## [ASSIGNMENT]
Report, as a bare number, how many lines of the entries below contain "Eudorcas".

#### INFORMATION PROVIDED ####

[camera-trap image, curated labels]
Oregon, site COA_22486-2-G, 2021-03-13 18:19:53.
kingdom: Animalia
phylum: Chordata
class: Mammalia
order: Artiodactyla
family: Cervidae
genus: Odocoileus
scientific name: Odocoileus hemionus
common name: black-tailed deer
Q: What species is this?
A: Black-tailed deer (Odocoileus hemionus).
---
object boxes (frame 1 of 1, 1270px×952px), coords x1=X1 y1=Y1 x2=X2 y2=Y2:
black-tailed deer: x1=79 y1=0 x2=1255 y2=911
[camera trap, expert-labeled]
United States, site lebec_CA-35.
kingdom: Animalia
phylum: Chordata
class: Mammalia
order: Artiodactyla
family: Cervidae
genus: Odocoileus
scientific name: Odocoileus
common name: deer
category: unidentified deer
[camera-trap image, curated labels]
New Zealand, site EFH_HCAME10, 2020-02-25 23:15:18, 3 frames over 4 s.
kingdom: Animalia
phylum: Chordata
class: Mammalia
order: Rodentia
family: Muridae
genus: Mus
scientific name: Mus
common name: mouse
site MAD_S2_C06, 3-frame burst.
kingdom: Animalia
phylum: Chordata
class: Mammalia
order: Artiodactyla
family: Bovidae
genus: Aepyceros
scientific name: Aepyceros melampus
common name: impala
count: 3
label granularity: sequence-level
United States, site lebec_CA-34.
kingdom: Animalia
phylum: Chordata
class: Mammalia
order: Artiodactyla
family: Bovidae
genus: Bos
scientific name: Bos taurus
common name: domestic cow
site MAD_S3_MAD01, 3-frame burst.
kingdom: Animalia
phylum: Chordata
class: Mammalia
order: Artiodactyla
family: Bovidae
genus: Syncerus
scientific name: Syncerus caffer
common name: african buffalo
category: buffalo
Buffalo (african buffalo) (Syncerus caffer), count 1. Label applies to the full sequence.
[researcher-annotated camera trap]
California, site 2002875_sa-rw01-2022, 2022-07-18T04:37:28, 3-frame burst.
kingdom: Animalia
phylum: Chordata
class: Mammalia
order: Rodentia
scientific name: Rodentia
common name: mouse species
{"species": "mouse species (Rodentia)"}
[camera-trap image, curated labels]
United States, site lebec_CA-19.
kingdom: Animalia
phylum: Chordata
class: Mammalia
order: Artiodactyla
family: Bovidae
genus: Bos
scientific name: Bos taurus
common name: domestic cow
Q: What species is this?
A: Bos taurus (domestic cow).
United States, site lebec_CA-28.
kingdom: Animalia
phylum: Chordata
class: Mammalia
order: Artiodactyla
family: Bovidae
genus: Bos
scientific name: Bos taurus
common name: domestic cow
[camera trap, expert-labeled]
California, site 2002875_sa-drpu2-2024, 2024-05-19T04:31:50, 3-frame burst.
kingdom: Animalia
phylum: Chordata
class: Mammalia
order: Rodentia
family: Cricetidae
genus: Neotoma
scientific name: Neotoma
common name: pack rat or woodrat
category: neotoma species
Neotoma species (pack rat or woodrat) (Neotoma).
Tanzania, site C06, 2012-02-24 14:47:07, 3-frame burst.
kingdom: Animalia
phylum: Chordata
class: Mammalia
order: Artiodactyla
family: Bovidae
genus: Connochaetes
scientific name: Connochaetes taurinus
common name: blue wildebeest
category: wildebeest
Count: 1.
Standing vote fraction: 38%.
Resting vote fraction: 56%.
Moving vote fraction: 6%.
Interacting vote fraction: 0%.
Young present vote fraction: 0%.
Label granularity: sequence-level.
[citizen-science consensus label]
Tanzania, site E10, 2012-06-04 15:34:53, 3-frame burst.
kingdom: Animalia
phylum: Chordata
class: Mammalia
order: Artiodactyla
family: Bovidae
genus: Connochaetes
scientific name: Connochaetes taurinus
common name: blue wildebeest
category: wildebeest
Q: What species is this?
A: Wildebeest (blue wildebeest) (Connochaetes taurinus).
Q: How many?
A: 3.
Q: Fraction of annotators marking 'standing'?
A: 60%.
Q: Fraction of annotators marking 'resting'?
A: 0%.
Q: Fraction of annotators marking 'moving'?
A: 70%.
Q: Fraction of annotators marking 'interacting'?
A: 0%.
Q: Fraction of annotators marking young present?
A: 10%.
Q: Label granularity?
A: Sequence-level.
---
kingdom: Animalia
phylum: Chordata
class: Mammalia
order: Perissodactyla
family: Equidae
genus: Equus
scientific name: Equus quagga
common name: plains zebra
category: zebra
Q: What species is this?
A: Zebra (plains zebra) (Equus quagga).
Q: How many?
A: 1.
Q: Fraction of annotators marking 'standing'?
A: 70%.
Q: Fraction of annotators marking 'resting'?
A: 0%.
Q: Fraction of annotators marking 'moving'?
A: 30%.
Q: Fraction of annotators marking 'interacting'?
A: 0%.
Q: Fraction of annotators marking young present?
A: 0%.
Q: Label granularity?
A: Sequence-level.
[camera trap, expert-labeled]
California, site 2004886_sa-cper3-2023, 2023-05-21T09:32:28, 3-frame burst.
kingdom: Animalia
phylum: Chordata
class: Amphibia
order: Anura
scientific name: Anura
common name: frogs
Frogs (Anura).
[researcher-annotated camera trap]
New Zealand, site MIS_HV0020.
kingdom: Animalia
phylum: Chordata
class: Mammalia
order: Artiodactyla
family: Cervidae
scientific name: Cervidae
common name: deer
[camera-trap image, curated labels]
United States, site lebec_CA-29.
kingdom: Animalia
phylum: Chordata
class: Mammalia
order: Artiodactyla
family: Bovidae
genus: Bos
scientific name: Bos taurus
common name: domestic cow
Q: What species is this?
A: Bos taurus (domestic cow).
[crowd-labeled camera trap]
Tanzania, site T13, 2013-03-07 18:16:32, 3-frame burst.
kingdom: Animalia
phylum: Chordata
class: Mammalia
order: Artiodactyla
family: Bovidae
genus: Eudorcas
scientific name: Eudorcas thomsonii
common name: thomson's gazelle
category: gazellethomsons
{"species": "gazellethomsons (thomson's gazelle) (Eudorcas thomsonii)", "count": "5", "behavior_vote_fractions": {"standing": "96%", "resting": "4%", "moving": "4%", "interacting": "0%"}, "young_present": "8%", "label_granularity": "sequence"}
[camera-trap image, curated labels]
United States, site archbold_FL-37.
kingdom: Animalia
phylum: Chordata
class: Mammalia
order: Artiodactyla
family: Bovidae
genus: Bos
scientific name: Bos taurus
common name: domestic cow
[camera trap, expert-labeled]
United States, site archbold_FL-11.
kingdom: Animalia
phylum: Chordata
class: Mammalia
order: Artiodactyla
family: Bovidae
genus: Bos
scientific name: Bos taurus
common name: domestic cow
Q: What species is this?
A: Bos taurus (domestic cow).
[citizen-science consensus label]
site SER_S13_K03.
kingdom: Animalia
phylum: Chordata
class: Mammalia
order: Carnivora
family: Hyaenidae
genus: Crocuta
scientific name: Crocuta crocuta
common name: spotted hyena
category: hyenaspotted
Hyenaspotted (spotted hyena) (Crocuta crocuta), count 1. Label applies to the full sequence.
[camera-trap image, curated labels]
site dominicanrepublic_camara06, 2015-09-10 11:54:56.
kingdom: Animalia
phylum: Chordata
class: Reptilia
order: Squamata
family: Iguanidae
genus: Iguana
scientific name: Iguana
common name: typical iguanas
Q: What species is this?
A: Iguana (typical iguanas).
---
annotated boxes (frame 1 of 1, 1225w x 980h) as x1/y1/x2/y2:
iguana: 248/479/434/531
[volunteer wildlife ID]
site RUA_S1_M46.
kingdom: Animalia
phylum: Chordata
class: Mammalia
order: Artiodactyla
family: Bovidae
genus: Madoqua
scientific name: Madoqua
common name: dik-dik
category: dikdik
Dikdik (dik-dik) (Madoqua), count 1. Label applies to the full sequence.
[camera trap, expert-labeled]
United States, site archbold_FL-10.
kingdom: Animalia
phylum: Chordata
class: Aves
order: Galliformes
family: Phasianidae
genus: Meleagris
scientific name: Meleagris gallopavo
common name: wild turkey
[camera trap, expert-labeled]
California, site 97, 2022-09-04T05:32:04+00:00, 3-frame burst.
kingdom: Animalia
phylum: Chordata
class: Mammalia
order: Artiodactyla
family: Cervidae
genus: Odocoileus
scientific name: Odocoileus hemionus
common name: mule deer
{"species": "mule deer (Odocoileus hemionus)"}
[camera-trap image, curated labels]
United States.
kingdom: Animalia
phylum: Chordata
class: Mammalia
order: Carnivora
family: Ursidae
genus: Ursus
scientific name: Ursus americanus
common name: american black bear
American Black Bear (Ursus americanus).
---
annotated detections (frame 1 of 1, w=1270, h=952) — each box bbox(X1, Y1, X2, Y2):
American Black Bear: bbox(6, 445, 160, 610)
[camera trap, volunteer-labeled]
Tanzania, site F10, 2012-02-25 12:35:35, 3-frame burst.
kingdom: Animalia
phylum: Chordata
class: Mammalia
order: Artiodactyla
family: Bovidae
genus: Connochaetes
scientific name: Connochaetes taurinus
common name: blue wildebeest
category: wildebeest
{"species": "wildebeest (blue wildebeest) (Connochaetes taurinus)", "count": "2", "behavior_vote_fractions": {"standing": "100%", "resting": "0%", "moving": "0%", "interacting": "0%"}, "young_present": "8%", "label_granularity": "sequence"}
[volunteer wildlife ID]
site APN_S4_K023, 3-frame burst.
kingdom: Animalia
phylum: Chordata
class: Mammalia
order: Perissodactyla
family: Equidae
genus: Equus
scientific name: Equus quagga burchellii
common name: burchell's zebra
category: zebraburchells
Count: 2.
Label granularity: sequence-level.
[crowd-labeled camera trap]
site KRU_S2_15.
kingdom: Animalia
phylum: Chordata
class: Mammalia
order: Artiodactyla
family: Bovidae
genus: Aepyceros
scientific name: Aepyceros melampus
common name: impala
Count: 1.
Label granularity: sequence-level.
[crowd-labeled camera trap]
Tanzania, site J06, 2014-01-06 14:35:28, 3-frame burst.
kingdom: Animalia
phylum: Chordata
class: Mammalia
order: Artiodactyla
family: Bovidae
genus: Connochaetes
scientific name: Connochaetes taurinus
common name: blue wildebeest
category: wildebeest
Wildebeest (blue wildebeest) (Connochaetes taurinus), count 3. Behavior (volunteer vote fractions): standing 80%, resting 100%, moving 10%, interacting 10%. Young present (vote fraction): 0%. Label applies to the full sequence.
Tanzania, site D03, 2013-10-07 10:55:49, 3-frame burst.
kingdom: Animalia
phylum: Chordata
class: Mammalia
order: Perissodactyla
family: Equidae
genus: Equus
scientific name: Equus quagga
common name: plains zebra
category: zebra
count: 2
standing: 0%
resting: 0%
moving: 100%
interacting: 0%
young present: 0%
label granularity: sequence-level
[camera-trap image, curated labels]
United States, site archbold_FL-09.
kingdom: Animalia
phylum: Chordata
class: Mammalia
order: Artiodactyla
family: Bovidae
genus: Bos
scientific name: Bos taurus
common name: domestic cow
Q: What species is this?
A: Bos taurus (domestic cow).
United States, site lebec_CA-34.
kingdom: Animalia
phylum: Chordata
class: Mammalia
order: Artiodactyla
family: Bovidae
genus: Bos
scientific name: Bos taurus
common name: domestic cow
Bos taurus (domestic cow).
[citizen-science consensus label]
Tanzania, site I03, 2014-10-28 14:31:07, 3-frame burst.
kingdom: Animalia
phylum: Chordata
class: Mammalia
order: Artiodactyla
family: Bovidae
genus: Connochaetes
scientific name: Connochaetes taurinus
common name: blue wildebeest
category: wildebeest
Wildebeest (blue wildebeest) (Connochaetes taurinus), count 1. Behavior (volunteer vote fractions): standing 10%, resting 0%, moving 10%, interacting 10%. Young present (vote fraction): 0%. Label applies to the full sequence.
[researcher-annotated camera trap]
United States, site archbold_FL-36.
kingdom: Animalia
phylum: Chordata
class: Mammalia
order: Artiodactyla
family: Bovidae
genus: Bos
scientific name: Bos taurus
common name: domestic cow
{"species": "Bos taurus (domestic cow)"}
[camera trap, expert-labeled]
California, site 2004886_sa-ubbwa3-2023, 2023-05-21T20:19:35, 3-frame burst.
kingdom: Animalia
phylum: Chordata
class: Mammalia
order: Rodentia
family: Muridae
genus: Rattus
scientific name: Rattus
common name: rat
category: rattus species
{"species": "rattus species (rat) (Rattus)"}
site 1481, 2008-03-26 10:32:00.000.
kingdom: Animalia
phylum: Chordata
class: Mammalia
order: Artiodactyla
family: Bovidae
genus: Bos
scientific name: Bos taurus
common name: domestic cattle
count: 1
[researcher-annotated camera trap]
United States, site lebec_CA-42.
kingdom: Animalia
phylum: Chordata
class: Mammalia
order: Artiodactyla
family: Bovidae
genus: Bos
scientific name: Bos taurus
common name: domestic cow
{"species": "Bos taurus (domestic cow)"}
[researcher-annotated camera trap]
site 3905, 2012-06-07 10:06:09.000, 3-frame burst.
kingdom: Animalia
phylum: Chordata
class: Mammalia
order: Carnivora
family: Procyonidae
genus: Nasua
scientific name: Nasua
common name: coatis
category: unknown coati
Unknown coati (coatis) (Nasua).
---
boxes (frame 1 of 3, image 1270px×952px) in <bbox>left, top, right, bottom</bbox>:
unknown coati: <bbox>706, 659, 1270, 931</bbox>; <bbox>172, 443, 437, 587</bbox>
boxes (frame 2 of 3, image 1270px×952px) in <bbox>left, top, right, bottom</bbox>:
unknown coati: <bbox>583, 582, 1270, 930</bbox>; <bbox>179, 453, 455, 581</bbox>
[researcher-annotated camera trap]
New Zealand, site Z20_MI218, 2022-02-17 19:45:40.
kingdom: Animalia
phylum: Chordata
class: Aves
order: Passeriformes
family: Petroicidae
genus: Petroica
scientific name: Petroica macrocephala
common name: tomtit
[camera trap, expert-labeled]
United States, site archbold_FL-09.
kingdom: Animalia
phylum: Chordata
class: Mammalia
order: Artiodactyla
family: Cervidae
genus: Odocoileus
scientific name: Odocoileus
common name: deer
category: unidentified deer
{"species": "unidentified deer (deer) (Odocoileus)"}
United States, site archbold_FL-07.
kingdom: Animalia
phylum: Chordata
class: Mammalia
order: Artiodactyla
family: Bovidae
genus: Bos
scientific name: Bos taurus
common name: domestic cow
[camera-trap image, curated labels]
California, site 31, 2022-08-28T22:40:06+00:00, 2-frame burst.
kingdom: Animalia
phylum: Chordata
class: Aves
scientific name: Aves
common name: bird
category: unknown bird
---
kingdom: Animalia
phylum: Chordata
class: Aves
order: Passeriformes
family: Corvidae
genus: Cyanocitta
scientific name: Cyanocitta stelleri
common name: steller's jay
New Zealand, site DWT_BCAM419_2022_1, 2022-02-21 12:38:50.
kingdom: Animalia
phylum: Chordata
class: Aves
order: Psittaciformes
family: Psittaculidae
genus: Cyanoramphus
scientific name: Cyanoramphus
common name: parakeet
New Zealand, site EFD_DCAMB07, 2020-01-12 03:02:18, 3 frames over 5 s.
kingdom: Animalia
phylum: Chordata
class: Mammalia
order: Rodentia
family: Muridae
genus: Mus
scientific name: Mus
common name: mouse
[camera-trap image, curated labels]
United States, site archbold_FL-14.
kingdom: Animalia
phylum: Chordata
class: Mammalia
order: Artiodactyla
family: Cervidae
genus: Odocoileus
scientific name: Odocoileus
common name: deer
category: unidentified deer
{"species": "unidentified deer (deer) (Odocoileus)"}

####

## [RESPONSE AREA]
3